Я сконфуженно замолчала.

Возле двери бабушка остановилась и, нагнувшись к нам, прошептала:

- Вы как заявитесь, так сразу просите прощения. Мать покричит на вас для острастки и все. Больше ничего не будет, не бойтесь.

КРЫЖОВНИК И ВАЗА С ЦВЕТОЧКАМИ

Через несколько дней от Алькиной «смертельной» раны и следа не осталось. Она снова гуляла во дворе и назойливо приставала к нам с Зинкой. У меня так и чесались руки надавать ей хорошенько, чтоб не лезла, но я решила больше с ней не связываться. Не обращая на нее внимания, мы с Зинкой в углу двора снова лепили посуду.

- Я тоже хочу, - канючила Алька.

- Лепи.
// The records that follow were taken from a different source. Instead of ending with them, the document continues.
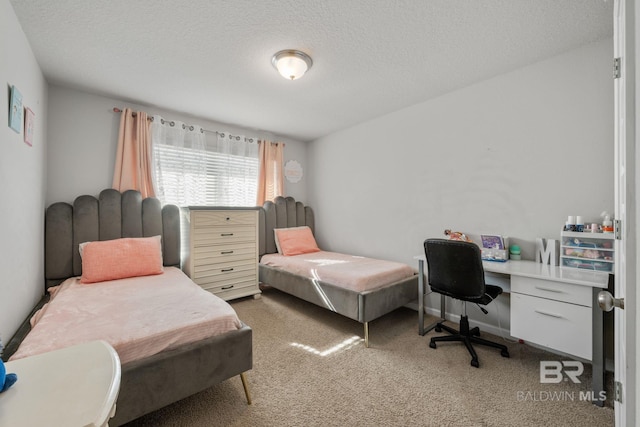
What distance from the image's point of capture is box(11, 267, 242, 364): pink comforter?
1315mm

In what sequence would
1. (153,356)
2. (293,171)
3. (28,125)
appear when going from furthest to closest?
(293,171) < (28,125) < (153,356)

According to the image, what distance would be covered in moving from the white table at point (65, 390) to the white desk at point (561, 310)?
235 cm

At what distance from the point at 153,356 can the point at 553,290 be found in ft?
8.17

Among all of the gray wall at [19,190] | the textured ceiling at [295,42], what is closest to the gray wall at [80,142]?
the textured ceiling at [295,42]

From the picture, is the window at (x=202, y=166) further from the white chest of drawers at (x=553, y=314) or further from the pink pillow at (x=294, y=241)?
the white chest of drawers at (x=553, y=314)

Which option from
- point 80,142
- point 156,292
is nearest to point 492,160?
point 156,292

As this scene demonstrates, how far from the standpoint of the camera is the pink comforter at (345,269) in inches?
99.3

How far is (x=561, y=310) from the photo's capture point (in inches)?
68.8

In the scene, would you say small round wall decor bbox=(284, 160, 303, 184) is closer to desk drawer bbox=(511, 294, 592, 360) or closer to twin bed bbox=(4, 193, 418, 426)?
twin bed bbox=(4, 193, 418, 426)

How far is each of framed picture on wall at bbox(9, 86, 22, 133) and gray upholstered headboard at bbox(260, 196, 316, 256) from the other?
8.32 ft

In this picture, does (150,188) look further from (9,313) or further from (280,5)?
(280,5)

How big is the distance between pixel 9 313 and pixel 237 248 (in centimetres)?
197

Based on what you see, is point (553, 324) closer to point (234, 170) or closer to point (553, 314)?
point (553, 314)

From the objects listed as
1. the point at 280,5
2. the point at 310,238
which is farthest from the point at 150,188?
the point at 280,5
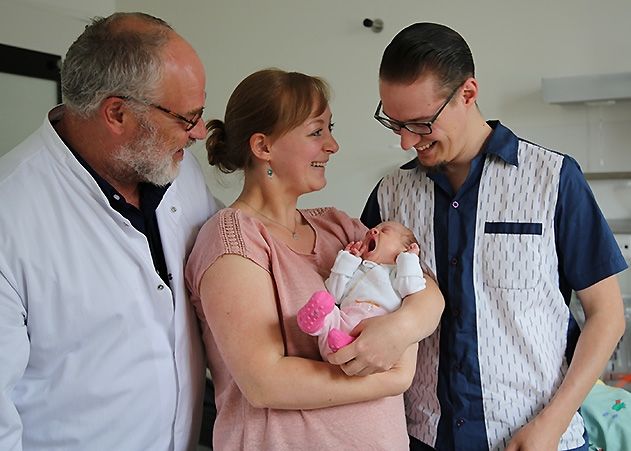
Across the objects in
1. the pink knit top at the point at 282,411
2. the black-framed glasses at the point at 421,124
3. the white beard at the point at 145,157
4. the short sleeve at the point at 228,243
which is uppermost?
the black-framed glasses at the point at 421,124

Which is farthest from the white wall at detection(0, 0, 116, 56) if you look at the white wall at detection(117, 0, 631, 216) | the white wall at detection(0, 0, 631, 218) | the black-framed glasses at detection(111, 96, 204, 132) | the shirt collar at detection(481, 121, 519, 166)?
the shirt collar at detection(481, 121, 519, 166)

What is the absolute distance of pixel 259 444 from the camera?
1.40 metres

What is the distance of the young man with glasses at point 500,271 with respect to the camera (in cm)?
147

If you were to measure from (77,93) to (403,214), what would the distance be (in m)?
0.80

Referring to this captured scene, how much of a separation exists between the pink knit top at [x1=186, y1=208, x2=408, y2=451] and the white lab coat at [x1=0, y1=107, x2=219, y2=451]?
0.10 metres

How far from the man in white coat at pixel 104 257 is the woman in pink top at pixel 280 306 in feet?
0.34

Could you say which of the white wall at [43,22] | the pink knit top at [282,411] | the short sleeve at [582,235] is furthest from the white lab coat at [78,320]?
the white wall at [43,22]

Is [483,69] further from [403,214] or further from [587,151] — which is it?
[403,214]

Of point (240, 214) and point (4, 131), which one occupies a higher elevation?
point (240, 214)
Кто тебе не дает? - сказала я, отделяя ей кусок глины.

Алька неуверенно мяла в руках глину, с завистью поглядывая на мой новый сервиз, который уже сушился на солнце.

- Дружок твой пришел, - сказала ей Зинка, заметив за забором Петькину сатиновую рубаху.

- Повадился сюда! - сердито сказала я.

В самом деле, последнее время Петька вечно шнырял возле нашего дома. Однажды тетя Люся поманила его к себе и, оглядев с ног до головы, спросила:

- Как тебя зовут, мальчик?

- Петя, - сказал он смущенно.

Петькино смущение покорило тетю Люсю, и она решила, что это вполне подходящий товарищ для Али.

- Ее зовут Аля, - сказала она, кивнув на стоявшую рядом Альку, - можешь с ней поиграть, если хочешь…

Еще бы он не хотел! Когда все от тебя отвернутся, будешь рад любой компании. С этого дня у них с Алькой завязалась дружба. Петька даже приглашал ее к себе в сад и угощал крыжовником.

Зайти во двор Петька побоялся. Они о чем-то пошептались возле калитки, потом Алька сбегала в дом, - видимо, спросить разрешения у тети Люси, и они исчезли. Мы с Зинкой успели испортить не по одному куску глины, а Алька все не возвращалась.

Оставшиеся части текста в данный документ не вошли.